Görev Özeti 1 » Verilen metne göre darbe girişimine aktif katıldığına dair delil bulunan kişilere ne yapıldı?
Görev Özeti 2 » Verilen metindeki "Teröristler gibi hukuk dışı davranmıyoruz, mevcut hukuk sistemimiz içinde hareket ediyoruz." cümlesini İngilizceye çevir.
Görev Özeti 3 » Verilen metinde "Oran toplamda yaklaşık" sözlerinden "görevlerine son verildi." sözlerine kadar uzanan bölümü hiç değiştirmeden yazdır.

Verilen Metin »
----------------------------------------

Oran toplamda yaklaşık devlette çalışanların yüzde biridir. Tabii Danimarka’nın nüfusu az olduğu için bu rakam çok yüksek görülebilir. Ama burada önemli olan rakam değil kimin bu darbe girişiminin içinde olup olmadığı, kimin bu terör örgütüne bağlı olup olmadığıdır. Darbe girişimine aktif katılanlar, yani katıldığına dair elimizde deliller olanlar tabii ki tutuklandı. Fakat darbe girişimine doğrudan katılmayıp da bu terör örgütüne üye olanlar, doğrudan sadakati bu terör örgütüne olduğu tespit edilenler de açığa alındı ve görevlerine son verildi.

Tüm bu adımları atarken hata yapılmaması için, masum insanların zarar görmemesi için çok dikkatli davranıyoruz. Teröristler gibi hukuk dışı davranmıyoruz, mevcut hukuk sistemimiz içinde hareket ediyoruz.

Teşekkür ederim.

----------------------------------------

Veri Kayıtları »
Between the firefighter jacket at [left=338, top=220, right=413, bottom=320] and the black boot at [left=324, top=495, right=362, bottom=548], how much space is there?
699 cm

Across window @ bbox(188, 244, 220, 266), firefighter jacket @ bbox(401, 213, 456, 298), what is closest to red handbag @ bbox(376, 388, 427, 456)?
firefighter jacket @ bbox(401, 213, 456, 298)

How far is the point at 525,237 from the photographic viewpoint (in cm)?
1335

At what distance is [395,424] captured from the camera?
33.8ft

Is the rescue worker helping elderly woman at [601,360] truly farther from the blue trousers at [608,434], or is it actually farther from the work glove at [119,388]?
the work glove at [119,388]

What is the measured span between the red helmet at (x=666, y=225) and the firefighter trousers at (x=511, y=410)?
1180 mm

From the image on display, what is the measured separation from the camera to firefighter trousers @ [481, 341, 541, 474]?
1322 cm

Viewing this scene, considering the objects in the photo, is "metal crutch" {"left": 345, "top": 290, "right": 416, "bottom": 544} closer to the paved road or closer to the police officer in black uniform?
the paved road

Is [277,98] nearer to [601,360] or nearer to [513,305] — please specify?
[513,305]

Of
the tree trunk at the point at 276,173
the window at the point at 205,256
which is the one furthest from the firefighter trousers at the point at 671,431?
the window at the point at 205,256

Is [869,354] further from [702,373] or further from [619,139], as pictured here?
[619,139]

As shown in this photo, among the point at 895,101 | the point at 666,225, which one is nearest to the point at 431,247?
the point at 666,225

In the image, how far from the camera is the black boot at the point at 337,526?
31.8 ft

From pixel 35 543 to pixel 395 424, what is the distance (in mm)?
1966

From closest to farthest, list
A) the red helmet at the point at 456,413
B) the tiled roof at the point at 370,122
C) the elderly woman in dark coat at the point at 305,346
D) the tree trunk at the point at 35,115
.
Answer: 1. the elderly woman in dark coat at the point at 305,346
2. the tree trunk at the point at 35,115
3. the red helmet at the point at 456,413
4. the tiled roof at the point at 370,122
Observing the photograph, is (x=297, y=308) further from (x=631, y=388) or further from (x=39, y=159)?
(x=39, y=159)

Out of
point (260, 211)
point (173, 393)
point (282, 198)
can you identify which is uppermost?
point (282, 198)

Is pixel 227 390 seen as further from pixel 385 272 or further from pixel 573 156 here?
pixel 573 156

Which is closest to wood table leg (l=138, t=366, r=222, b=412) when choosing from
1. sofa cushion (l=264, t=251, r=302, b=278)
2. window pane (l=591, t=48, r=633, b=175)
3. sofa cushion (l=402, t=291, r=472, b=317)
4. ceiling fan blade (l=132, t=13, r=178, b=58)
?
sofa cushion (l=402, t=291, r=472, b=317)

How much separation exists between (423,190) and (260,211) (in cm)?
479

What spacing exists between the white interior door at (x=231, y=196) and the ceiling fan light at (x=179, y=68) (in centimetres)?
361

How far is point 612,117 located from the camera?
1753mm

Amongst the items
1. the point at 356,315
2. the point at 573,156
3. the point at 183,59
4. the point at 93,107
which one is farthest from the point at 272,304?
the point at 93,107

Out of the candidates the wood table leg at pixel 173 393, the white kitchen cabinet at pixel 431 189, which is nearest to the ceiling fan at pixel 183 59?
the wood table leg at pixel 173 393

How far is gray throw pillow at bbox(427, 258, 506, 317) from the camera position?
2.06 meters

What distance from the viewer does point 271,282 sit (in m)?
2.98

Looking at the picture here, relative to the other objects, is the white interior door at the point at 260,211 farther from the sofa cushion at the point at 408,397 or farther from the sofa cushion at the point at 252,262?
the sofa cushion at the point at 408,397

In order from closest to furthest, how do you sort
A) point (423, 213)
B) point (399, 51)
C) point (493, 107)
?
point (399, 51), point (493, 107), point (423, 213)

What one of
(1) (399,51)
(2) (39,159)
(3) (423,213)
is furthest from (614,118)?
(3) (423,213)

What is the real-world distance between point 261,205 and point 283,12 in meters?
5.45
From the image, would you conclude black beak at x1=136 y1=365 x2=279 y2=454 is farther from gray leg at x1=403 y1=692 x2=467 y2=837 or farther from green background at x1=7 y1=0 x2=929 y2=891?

----------------------------------------

Tam Yanıt 1 » Tutuklandılar.

Tam Yanıt 2 » We do not act outside the law like terrorists; we act within our existing legal system.

Tam Yanıt 3 »
Oran toplamda yaklaşık devlette çalışanların yüzde biridir. Tabii Danimarka’nın nüfusu az olduğu için bu rakam çok yüksek görülebilir. Ama burada önemli olan rakam değil kimin bu darbe girişiminin içinde olup olmadığı, kimin bu terör örgütüne bağlı olup olmadığıdır. Darbe girişimine aktif katılanlar, yani katıldığına dair elimizde deliller olanlar tabii ki tutuklandı. Fakat darbe girişimine doğrudan katılmayıp da bu terör örgütüne üye olanlar, doğrudan sadakati bu terör örgütüne olduğu tespit edilenler de açığa alındı ve görevlerine son verildi.